• QUOTED PASSAGE
□ □ □ □

Hereditary: Movie Review

Image Source: Wikimedia

Bringing Life to a Dead Genre

Anthony Issa

One of my favorite outings during the summer is to go see movies. To my surprise, the best screening event I experienced this year came from a film genre that I feel has been stagnant for quite a while. Hereditary is one of the best horror films I’ve ever seen in at least five years. It is also one with a very simple premise. After the funeral of a diseased family member, the remaining household start to undergo some weird paranormal activity while also uncovering certain mysteries and secrets related to their ancestry. If you have seen a horror film in the last two decades, it is obvious that the premise of the movie is clichéd, but that does not take anything away from the film in question. To the contrary, Hereditary relies on its simple premise to flesh out its underlying tone and commentary.

While you can classify the film as horror, the frights stem less from spooky jump scares and loud noises. Rather, it comes from the uncomfortable tension and uneasiness that dwells in the household. At its core, Hereditary is a character study of a dysfunctional family with a lot of pent up traumatic experiences. None of these characters are happy people; they are all broken in their own little way, hiding secrets and regrets. Once the opening act ends, each scene onwards has these characters slowly picking at one another with each situation escalating. Scenes are played out at full centre of these family feuds and the audience is forced to watch these awful people verbally abuse one another.

□ □ □ □

• DATASET CONTENT
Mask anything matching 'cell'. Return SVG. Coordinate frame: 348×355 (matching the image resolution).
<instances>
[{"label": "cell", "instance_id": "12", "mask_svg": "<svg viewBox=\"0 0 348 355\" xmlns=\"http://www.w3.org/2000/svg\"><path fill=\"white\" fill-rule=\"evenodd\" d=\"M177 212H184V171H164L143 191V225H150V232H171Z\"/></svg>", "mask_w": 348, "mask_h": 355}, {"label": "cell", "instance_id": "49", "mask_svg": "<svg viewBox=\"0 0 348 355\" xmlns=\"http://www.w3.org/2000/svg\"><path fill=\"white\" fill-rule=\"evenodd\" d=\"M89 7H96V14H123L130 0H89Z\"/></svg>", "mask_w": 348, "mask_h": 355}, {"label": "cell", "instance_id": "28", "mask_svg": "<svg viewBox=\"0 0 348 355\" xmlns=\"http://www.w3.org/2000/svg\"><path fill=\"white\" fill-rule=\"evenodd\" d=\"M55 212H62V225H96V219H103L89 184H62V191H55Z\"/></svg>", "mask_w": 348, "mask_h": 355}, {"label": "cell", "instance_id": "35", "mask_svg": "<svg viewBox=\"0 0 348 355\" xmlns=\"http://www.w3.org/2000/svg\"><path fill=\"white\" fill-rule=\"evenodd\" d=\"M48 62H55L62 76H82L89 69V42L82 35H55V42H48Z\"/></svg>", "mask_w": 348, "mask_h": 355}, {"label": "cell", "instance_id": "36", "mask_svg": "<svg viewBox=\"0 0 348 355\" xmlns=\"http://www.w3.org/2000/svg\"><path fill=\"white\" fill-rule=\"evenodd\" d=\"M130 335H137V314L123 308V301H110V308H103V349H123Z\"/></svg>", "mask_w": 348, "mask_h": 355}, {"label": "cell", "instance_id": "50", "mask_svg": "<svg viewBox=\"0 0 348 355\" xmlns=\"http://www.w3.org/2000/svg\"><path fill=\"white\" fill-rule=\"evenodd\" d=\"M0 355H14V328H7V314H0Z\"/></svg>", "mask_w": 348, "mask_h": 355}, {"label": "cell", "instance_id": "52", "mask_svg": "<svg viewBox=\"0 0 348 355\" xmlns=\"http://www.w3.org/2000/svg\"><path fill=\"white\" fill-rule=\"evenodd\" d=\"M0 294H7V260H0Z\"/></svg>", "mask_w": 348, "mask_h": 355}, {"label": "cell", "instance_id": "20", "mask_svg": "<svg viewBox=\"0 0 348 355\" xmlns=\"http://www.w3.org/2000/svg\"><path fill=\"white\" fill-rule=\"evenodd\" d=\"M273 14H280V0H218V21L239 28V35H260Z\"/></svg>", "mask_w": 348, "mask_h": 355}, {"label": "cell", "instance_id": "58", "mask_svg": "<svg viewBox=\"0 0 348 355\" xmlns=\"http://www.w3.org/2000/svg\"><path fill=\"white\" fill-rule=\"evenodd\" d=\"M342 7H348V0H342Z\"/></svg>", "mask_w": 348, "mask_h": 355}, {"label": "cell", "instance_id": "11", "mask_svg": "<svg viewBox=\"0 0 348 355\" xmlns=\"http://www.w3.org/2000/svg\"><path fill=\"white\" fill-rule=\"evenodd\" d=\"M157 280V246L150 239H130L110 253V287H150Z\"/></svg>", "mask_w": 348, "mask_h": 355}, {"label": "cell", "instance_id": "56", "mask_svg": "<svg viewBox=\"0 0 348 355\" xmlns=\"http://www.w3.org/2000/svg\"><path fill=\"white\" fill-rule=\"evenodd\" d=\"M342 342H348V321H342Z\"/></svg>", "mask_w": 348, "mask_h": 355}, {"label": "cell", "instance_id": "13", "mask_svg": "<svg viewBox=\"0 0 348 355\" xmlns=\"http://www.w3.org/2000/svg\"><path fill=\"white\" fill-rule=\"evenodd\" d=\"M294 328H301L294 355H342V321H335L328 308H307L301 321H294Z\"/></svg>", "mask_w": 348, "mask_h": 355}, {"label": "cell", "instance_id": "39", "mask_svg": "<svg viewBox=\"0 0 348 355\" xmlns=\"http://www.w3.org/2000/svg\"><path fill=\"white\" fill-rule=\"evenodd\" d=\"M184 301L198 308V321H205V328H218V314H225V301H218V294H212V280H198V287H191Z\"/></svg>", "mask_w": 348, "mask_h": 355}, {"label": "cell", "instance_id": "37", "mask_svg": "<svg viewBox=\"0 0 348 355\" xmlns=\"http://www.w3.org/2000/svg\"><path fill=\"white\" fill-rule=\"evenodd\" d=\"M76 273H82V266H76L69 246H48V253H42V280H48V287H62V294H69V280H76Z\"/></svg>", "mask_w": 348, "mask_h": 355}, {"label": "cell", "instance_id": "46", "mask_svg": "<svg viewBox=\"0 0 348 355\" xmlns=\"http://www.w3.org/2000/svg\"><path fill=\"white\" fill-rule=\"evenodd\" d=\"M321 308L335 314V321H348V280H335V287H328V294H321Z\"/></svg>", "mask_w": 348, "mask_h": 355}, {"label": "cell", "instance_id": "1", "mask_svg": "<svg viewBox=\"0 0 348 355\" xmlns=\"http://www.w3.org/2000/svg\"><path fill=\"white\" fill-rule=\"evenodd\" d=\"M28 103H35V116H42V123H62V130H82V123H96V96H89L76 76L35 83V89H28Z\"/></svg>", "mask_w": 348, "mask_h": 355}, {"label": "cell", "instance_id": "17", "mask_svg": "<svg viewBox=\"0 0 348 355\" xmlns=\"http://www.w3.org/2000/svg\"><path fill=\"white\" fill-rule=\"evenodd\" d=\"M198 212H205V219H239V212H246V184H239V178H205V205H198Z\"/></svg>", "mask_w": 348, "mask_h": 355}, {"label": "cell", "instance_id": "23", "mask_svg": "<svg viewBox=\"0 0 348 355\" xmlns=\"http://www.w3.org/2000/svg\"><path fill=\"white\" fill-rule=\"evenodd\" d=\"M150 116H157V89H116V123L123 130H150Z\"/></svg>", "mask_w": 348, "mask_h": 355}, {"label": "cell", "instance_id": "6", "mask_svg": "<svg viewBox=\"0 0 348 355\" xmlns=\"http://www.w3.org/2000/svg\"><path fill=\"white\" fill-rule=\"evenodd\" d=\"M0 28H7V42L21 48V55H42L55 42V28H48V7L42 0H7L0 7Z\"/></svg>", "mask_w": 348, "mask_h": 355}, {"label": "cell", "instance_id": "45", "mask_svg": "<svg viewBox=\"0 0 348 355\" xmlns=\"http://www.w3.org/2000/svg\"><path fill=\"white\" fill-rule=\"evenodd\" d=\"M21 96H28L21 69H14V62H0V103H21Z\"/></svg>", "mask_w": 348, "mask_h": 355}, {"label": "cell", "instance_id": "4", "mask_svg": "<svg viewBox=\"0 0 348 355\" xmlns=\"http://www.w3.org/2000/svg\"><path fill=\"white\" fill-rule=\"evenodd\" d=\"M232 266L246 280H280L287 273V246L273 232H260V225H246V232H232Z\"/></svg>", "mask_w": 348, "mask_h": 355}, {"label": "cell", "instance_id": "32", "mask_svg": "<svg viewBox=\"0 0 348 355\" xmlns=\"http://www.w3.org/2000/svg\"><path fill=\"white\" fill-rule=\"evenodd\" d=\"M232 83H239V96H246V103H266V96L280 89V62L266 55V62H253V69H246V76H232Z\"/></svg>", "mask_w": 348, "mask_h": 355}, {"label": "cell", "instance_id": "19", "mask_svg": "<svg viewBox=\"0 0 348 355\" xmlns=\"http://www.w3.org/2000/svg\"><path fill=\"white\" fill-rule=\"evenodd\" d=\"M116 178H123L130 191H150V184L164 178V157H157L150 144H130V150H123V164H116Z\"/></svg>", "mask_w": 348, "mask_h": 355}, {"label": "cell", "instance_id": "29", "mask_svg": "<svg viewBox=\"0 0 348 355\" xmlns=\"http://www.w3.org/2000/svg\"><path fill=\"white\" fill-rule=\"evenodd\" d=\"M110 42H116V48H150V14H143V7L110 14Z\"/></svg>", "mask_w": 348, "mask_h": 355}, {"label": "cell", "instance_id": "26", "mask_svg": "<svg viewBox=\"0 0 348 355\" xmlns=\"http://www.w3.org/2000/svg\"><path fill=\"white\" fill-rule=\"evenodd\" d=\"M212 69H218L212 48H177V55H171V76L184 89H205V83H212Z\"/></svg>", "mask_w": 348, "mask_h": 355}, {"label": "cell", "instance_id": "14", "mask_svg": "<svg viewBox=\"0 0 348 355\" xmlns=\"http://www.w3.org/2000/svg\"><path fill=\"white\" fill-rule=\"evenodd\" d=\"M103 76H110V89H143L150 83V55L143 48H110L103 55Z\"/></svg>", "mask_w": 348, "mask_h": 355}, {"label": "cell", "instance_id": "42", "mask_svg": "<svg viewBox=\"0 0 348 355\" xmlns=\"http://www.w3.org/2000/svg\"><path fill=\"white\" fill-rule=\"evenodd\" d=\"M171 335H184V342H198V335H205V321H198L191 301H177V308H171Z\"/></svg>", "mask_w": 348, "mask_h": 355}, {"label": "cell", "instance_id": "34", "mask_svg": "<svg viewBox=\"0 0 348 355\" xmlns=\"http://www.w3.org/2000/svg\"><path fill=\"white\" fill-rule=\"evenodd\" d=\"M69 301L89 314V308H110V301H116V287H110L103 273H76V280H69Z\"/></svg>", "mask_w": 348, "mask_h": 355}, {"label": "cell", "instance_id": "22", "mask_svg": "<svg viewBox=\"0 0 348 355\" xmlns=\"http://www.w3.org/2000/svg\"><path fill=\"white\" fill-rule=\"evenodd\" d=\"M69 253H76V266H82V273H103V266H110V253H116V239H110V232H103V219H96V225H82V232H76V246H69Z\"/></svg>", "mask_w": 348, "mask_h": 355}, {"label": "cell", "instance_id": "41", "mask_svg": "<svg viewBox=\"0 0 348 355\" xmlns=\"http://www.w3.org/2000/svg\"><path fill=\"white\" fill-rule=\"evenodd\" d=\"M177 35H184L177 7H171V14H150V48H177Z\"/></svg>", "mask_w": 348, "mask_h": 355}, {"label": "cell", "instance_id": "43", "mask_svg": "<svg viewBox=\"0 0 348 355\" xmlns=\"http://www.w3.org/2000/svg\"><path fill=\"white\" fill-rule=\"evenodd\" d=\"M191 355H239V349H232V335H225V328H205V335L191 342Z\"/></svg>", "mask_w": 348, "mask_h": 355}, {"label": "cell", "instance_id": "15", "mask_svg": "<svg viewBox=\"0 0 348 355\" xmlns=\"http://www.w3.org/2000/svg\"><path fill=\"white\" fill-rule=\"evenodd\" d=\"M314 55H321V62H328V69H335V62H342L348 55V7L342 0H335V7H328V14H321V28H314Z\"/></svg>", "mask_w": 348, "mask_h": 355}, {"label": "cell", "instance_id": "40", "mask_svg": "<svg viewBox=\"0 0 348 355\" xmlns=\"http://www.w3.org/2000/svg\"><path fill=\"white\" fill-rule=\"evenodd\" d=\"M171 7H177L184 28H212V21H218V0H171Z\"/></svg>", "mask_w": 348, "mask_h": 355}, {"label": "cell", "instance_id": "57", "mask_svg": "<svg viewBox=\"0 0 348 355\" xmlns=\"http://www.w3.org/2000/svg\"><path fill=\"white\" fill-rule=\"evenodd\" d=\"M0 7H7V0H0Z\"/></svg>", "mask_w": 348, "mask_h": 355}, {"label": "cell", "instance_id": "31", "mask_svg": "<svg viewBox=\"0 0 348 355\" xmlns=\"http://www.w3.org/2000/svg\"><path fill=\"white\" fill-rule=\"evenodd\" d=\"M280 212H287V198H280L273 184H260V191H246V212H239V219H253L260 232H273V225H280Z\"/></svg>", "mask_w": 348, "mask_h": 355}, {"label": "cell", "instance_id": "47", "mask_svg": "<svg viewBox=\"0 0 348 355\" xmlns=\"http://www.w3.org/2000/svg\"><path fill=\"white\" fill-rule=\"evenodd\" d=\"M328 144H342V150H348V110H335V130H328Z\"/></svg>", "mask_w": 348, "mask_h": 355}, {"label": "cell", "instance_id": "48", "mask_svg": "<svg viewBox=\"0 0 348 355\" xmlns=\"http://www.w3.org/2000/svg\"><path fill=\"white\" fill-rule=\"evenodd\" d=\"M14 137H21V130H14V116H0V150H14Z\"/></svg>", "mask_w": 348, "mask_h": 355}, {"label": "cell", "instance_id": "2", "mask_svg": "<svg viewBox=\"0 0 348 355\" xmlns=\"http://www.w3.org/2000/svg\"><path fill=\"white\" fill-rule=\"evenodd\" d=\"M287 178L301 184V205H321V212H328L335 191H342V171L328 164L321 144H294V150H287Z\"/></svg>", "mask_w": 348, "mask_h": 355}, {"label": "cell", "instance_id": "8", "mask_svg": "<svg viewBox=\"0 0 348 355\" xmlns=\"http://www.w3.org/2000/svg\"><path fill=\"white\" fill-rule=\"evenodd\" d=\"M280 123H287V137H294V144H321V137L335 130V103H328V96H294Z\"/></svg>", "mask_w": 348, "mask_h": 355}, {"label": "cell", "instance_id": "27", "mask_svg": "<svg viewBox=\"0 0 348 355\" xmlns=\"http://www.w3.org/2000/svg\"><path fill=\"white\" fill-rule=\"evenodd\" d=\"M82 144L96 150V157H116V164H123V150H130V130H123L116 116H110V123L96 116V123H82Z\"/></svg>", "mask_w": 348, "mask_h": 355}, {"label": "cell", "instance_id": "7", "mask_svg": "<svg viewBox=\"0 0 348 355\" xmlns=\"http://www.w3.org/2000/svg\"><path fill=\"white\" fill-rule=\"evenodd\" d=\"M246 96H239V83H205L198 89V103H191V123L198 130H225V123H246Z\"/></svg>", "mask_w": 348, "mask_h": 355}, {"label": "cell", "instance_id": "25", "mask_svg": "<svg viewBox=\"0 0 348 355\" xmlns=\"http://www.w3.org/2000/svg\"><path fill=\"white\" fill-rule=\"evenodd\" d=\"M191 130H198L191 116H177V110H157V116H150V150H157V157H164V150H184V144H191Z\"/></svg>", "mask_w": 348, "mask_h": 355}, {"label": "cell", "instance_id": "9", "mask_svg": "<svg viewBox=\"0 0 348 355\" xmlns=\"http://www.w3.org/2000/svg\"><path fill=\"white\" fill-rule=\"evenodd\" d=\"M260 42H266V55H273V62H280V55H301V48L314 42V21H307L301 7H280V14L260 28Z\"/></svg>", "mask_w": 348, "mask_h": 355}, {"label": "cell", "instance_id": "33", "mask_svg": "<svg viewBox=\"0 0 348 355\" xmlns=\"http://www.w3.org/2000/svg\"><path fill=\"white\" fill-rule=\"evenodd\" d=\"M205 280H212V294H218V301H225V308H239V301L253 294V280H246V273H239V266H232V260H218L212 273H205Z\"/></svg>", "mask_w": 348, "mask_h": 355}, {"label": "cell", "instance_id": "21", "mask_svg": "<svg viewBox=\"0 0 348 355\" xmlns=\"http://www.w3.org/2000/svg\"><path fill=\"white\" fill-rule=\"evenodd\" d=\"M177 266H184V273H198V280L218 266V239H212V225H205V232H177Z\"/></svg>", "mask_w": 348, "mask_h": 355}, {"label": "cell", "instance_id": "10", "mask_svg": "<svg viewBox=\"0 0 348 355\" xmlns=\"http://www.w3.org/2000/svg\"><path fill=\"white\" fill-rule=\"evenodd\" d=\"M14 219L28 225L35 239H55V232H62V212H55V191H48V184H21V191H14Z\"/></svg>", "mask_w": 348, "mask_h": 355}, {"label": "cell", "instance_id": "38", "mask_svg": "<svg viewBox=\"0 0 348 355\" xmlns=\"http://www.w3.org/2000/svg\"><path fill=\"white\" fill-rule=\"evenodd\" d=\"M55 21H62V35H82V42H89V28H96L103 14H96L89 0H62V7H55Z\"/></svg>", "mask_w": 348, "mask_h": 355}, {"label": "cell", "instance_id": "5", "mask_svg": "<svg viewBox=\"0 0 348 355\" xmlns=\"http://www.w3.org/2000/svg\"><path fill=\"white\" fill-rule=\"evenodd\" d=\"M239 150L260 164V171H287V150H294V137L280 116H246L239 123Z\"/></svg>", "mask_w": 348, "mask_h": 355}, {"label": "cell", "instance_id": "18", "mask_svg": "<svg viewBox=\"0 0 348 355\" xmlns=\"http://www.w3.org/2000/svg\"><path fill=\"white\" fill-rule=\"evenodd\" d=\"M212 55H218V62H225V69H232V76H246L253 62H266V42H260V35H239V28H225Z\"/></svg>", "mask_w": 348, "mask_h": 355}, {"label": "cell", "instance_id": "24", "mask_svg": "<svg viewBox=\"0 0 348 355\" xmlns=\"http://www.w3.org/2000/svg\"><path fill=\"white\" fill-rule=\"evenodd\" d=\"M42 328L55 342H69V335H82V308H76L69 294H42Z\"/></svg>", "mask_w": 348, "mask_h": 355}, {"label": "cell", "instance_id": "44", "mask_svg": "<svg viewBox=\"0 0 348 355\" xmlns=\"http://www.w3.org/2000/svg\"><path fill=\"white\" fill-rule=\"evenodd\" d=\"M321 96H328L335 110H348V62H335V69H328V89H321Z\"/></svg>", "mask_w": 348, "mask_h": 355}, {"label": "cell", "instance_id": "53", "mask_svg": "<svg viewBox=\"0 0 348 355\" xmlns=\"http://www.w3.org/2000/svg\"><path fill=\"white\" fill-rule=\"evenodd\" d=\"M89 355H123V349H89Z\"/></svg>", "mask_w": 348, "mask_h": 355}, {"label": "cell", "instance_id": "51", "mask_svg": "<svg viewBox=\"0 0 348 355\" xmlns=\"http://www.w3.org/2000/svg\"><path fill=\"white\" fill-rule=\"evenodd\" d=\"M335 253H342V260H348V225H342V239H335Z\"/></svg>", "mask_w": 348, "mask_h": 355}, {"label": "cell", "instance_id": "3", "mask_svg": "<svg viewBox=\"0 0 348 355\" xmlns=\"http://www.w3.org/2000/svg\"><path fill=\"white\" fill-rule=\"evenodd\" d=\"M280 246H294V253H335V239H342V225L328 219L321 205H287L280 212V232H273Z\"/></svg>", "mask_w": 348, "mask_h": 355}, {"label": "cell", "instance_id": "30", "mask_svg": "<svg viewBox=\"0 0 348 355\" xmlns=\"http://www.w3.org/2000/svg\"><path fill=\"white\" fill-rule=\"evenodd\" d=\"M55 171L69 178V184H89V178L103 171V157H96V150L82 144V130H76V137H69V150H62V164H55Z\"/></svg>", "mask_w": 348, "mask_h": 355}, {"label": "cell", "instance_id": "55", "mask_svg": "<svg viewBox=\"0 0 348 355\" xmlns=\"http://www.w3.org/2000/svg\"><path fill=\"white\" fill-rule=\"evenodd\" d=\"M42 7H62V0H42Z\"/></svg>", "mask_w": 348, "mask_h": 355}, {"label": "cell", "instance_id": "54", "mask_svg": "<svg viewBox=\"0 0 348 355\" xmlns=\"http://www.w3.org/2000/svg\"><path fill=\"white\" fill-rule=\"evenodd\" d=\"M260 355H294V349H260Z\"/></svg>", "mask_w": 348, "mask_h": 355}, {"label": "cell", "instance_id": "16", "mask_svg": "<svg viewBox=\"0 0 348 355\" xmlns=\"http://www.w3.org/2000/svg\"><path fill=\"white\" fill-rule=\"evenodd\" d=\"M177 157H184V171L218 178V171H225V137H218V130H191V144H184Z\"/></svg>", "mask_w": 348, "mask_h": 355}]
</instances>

□ □ □ □

• TASK DESCRIPTION
In the Hereditary review, swap "summer" for "winter" in the part that opens with "One of my favorite" and closes with "tone and commentary.", and give that part again.

• TASK RESULT
One of my favorite outings during the winter is to go see movies. To my surprise, the best screening event I experienced this year came from a film genre that I feel has been stagnant for quite a while. Hereditary is one of the best horror films I’ve ever seen in at least five years. It is also one with a very simple premise. After the funeral of a diseased family member, the remaining household start to undergo some weird paranormal activity while also uncovering certain mysteries and secrets related to their ancestry. If you have seen a horror film in the last two decades, it is obvious that the premise of the movie is clichéd, but that does not take anything away from the film in question. To the contrary, Hereditary relies on its simple premise to flesh out its underlying tone and commentary.